Lídia estremeceu com o arrepio que lhe percorreu a espinha, anunciando a chegada de algo nada auspicioso. Apesar da sensação não ter sido agradável, não se mostrou intrigada nem enfatizou o que acabara de sentir. Sacudiu o corpo e libertou-se daquele mau encosto.
Há quem acredite na capacidade de prever acontecimentos desagradáveis. Basta estarmos atentos à nossa percepção sensorial.
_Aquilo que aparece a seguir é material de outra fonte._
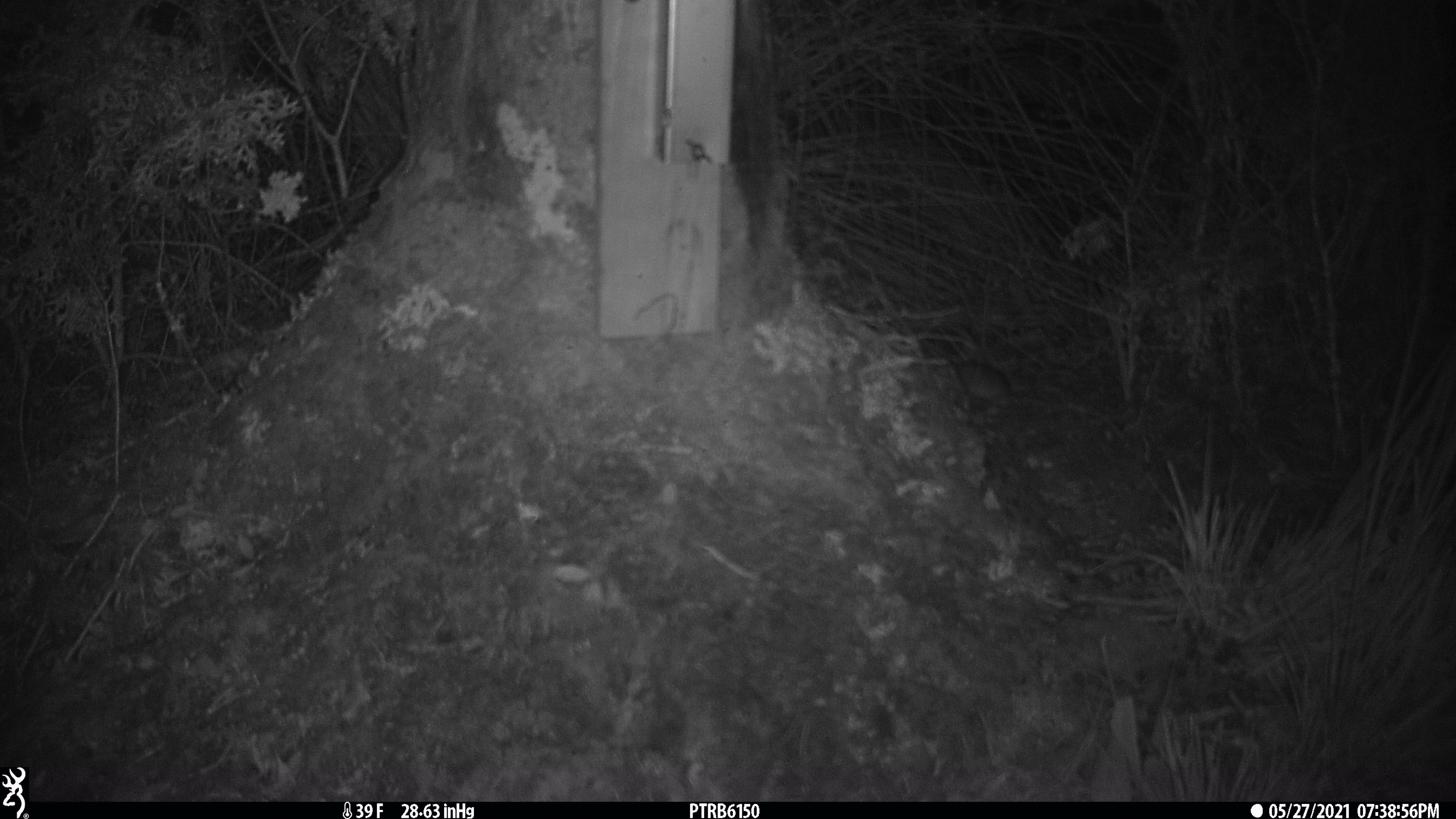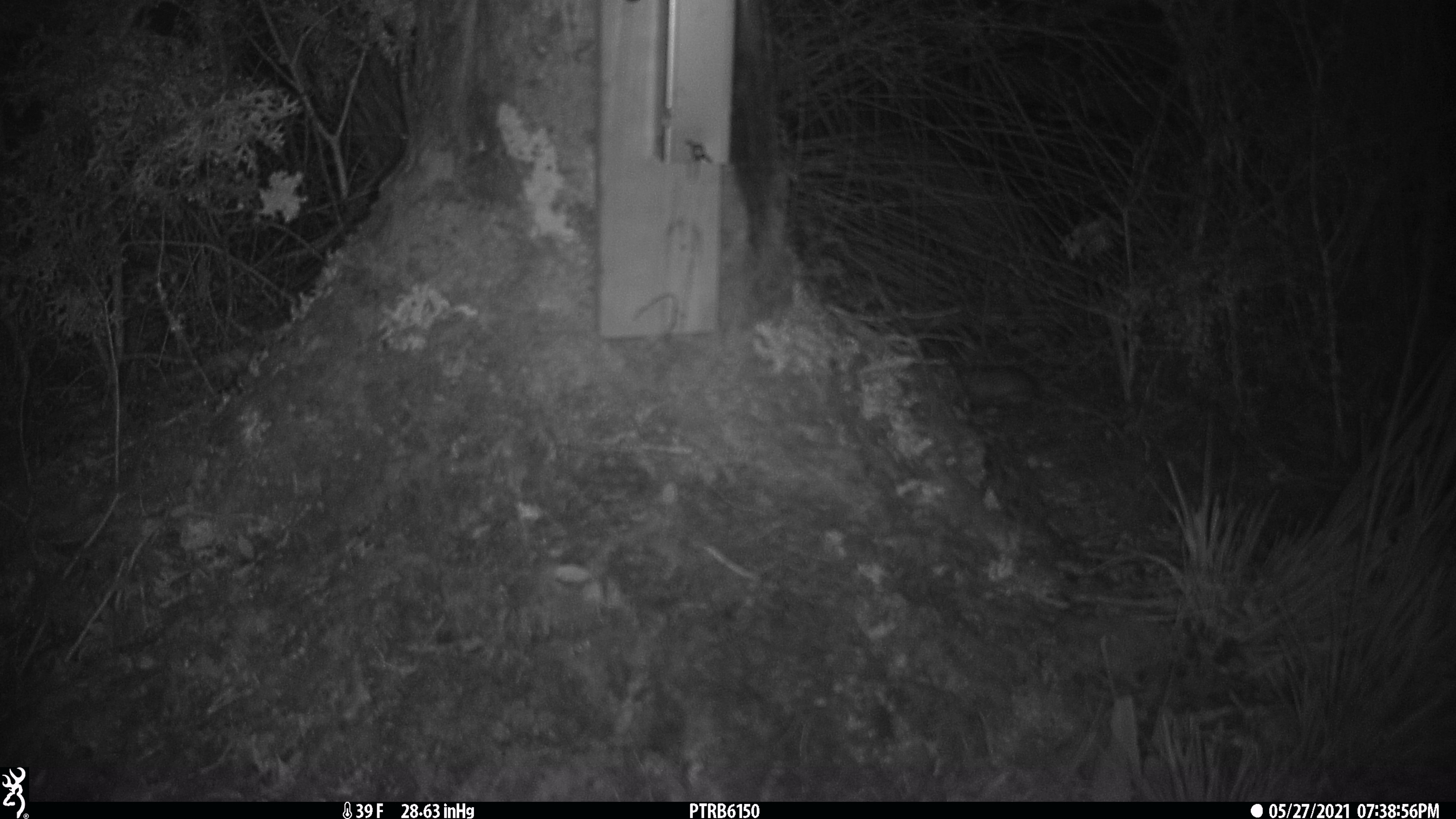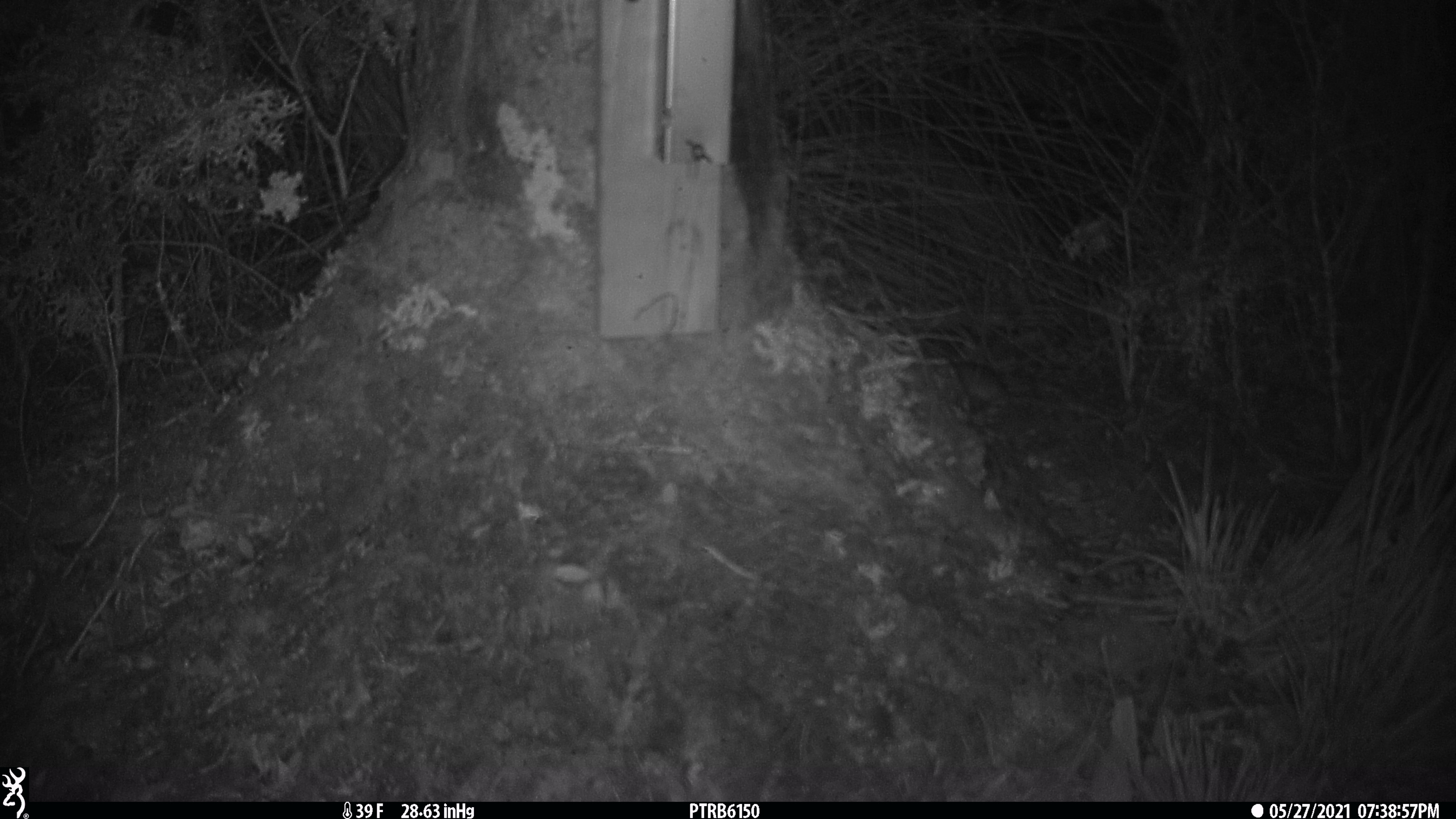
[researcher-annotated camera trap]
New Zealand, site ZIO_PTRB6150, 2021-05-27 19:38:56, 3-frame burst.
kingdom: Animalia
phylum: Chordata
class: Mammalia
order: Rodentia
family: Muridae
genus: Rattus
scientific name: Rattus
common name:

Lídia não se intimidava com arrepios nem explorava o seu lado sensorial e, portanto, tratou de encontrar uma lógica para justificar o sucedido e assim abafar o caso. Para ela tudo tinha uma explicação, que retirava ao mais insólito acontecimento toda a sua atipicidade. Quando recebeu a notícia da morte da sua mãe, não associou aquele arrepio desavindo ao prenúncio de algo doloroso na sua Vida. Não conseguiu viver imediatamente a dor, estava mais preocupada com a  preparação da cerimónia fúnebre, reunir a família, participar o falecimento às pessoas mais próximas, marcar presença e receber as condolências por parte dos convocados, chamar a si todo o cumprimento das tarefas inerentes à despedida final e assim adiar conviver com a perda, tão insuportavelmente incómoda.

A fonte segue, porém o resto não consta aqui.